▶ [CONSEGNA A]: Trascrivi senza alcuna modifica soltanto le righe dei record che iniziano con quella contenente "What is the measurable" e finiscono con quella contenente "Answer: (118,417)", entrambe incluse.

▶ [TESTO DI RIFERIMENTO]:
::::

L’attività religiosa di Casalpiano ebbe vita lunga continuando ad essere soggetta a Montecassino, tanto che i priori pagavano all’abate Bernardo I (1263 – 1282) quattro once d’oro
che passarono a venti ducati sotto il suo successore Tommaso (1285 – 1288).
Da queste scarne notizie si deve partire per saperne qualcosa di più, perché a Casalpiano di chiese ve ne sono due, quasi per complicare la vita agli storici dell’arte e
dell’architettura che non riescono a capire cosa sia successo in quel luogo nei secoli a cavallo dell’anno Mille.
Il cosiddetto “romanico” (termine inventato nell’Ottocento) è uno stile architettonico che nasce utilizzando soprattutto gli elementi minimi delle architetture
romane (capitelli, rocchi di colonne, architravi, blocchi lapidei già squadrati) che vengono aggregati formando un nuovo organismo assolutamente originale per la sua concezione
spaziale che non ha concreti riferimenti nella defunta architettura classica e che precede uno stile, quello gotico, che lo contestò sostanzialmente con il suo esasperato
verticalismo. Eppure, sebbene il “romanico” sia riferibile ad un’epoca precisa, coloro che vissero in quell’epoca non ebbero mai coscienza di aver prodotto quello stile particolare.
Nella zona di Casalpiano esisteva una villa rustica che, come tutte le grandi ville romane, era attrezzata non solo per le attività agricole, ma anche e
soprattutto per garantire al padrone una comoda residenza. Lo scavo archeologico condotto in maniera scientificamente irresponsabile negli anni passati (alle scoperte
importantissime non è seguito un impegno altrettanto importante per la conservazione), ha rivelato la presenza di ambienti con pavimenti a mosaico dalla fattura certamente non
simile a quelli della lontana Piazza Armerina in Sicilia o della nostra Larino (per fare un esempio più vicino), ma comunque sufficientemente interessanti per le decorazioni a
motivi geometrici. Si sono scoperti ambienti articolati sotto il pavimento di una delle due basiliche che fanno ipotizzare una continuità di uso del nucleo agricolo per più di un
secolo.
Ma soprattutto si è scavato un piccolo complesso termale domestico che fra qualche anno potrà essere visto solo da chi avrà la fortuna di possedere qualche
fotografia scattata prima che le gelature, l’incuria degli archeologi ed il disinteresse della Soprintendenza del Molise ne abbiano determinato la definitiva distruzione.

::::

▶ [RECORD DEL COMPITO]:
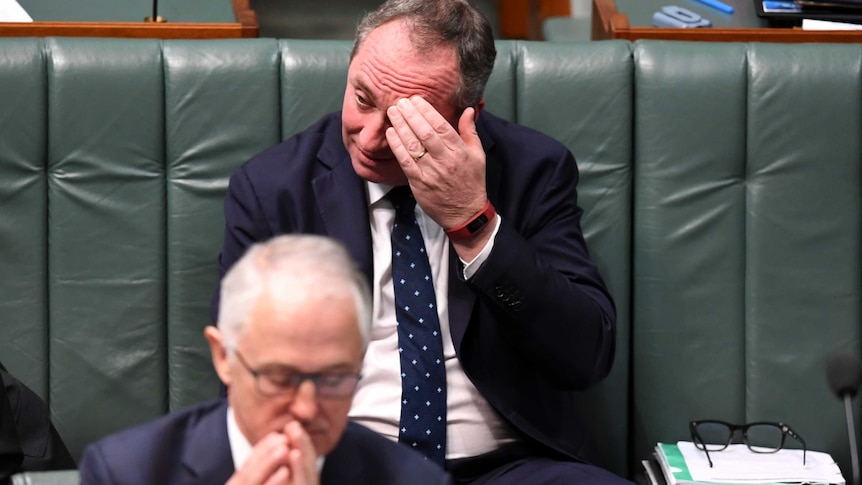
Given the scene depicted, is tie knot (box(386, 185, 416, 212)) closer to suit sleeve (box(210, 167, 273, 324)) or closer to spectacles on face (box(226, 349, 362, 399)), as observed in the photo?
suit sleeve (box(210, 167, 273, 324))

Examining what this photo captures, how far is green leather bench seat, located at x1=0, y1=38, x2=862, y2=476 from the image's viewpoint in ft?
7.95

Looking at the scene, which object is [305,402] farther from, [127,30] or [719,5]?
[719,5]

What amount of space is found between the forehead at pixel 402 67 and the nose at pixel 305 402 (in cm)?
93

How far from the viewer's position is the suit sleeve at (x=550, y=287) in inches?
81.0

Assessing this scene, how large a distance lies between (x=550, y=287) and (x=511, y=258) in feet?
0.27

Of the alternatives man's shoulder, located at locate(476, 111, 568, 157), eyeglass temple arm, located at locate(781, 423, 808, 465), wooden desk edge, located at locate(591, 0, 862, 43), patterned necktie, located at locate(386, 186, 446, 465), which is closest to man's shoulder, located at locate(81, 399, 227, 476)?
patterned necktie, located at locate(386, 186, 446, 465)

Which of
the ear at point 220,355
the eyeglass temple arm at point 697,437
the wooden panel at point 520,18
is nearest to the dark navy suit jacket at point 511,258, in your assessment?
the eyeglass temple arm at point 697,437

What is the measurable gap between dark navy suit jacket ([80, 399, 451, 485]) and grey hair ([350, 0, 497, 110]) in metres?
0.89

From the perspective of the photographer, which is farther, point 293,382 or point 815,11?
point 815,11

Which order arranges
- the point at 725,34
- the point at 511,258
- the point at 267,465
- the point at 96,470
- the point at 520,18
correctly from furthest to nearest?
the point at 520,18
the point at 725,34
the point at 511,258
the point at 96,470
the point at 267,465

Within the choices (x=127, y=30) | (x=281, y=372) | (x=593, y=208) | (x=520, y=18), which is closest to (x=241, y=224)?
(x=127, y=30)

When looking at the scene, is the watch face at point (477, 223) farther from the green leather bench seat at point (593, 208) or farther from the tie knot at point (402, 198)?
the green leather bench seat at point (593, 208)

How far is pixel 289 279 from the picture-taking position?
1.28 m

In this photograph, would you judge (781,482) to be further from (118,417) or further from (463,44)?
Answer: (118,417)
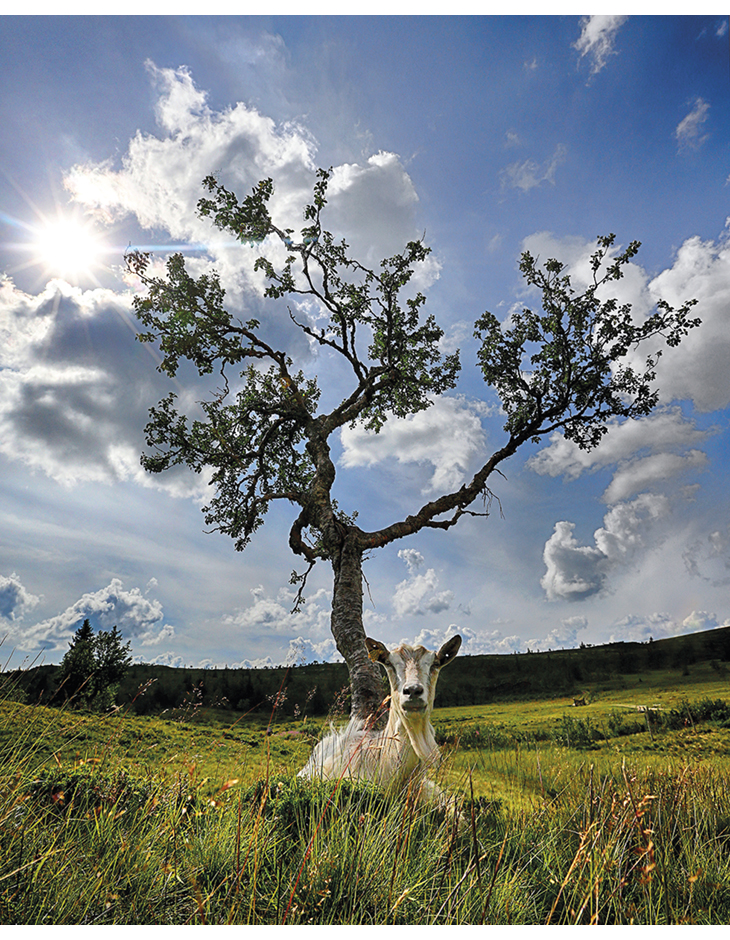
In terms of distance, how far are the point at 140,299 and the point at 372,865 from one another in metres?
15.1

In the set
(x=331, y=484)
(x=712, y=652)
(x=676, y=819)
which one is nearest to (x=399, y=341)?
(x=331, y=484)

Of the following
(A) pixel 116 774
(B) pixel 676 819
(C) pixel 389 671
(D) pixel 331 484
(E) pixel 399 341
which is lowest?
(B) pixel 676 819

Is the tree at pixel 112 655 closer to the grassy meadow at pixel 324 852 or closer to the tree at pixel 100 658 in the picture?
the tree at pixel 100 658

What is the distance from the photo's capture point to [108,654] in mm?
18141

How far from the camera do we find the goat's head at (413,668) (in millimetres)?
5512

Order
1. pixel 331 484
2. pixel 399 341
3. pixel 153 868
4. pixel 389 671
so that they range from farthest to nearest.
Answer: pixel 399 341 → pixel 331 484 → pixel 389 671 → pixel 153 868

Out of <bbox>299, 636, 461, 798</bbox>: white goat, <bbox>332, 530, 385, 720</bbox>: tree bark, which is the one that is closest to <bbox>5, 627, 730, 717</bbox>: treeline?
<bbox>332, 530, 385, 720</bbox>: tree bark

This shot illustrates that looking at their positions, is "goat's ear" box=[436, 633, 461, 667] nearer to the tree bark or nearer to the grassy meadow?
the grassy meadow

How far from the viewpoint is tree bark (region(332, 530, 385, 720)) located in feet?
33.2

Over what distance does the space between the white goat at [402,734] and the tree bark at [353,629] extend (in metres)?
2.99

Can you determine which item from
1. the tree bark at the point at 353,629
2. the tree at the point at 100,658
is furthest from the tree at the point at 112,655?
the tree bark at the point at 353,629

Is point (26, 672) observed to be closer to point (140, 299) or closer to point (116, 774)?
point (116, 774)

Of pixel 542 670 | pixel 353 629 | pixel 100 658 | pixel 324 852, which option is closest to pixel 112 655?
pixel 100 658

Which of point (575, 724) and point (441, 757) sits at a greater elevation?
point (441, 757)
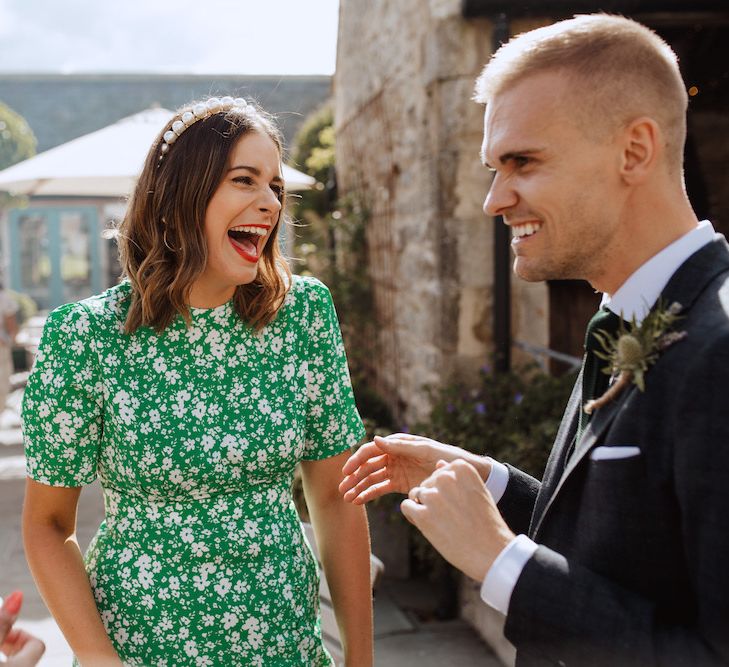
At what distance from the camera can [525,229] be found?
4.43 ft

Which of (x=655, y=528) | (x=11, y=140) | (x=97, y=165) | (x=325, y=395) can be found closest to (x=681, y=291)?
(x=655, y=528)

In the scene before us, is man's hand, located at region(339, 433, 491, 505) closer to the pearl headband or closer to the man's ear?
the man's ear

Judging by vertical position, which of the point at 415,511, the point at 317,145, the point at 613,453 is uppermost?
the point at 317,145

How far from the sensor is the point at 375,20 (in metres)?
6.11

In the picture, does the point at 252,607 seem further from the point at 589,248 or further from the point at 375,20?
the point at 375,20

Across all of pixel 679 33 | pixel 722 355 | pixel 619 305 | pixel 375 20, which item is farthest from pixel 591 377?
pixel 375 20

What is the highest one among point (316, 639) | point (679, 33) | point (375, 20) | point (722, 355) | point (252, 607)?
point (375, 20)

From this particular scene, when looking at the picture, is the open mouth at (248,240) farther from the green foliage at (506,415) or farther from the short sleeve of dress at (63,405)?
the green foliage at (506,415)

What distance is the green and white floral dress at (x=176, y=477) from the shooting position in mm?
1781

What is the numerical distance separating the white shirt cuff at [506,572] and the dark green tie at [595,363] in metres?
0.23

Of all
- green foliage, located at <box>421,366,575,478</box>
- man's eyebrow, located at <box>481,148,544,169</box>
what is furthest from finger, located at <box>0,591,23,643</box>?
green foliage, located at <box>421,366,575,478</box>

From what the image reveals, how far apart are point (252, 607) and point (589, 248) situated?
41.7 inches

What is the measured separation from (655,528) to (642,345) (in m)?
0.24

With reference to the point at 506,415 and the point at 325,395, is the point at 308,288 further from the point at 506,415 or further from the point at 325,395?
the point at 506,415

::::

▶ [CONSEGNA B]: Dal testo su Casalpiano estrai alla lettera il passo che comincia con "L’attività religiosa di" e termina con "cavallo dell’anno Mille.".

▶ [RISULTATO CORRETTO A]:
What is the measurable gap between dark navy suit jacket ([80, 399, 451, 485]) and grey hair ([350, 0, 497, 110]) in metres?
0.89

From the perspective of the photographer, which is farther, point 293,382 or point 815,11?
point 815,11

Which order arranges
- the point at 725,34
- the point at 511,258
- the point at 267,465
- the point at 96,470
- the point at 520,18
correctly from furthest to nearest?
the point at 520,18
the point at 725,34
the point at 511,258
the point at 96,470
the point at 267,465

Within the choices (x=127, y=30) | (x=281, y=372) | (x=593, y=208) | (x=520, y=18), which is closest to (x=241, y=224)?
(x=127, y=30)

When looking at the scene, is the watch face at point (477, 223) farther from the green leather bench seat at point (593, 208) or farther from the tie knot at point (402, 198)?
the green leather bench seat at point (593, 208)

How far is pixel 289 279 from the picture-taking position?
1.28 m

In this photograph, would you judge (781,482) to be further from (118,417) or further from (463,44)?
Answer: (118,417)

▶ [RISULTATO CORRETTO B]:
L’attività religiosa di Casalpiano ebbe vita lunga continuando ad essere soggetta a Montecassino, tanto che i priori pagavano all’abate Bernardo I (1263 – 1282) quattro once d’oro
che passarono a venti ducati sotto il suo successore Tommaso (1285 – 1288).
Da queste scarne notizie si deve partire per saperne qualcosa di più, perché a Casalpiano di chiese ve ne sono due, quasi per complicare la vita agli storici dell’arte e
dell’architettura che non riescono a capire cosa sia successo in quel luogo nei secoli a cavallo dell’anno Mille.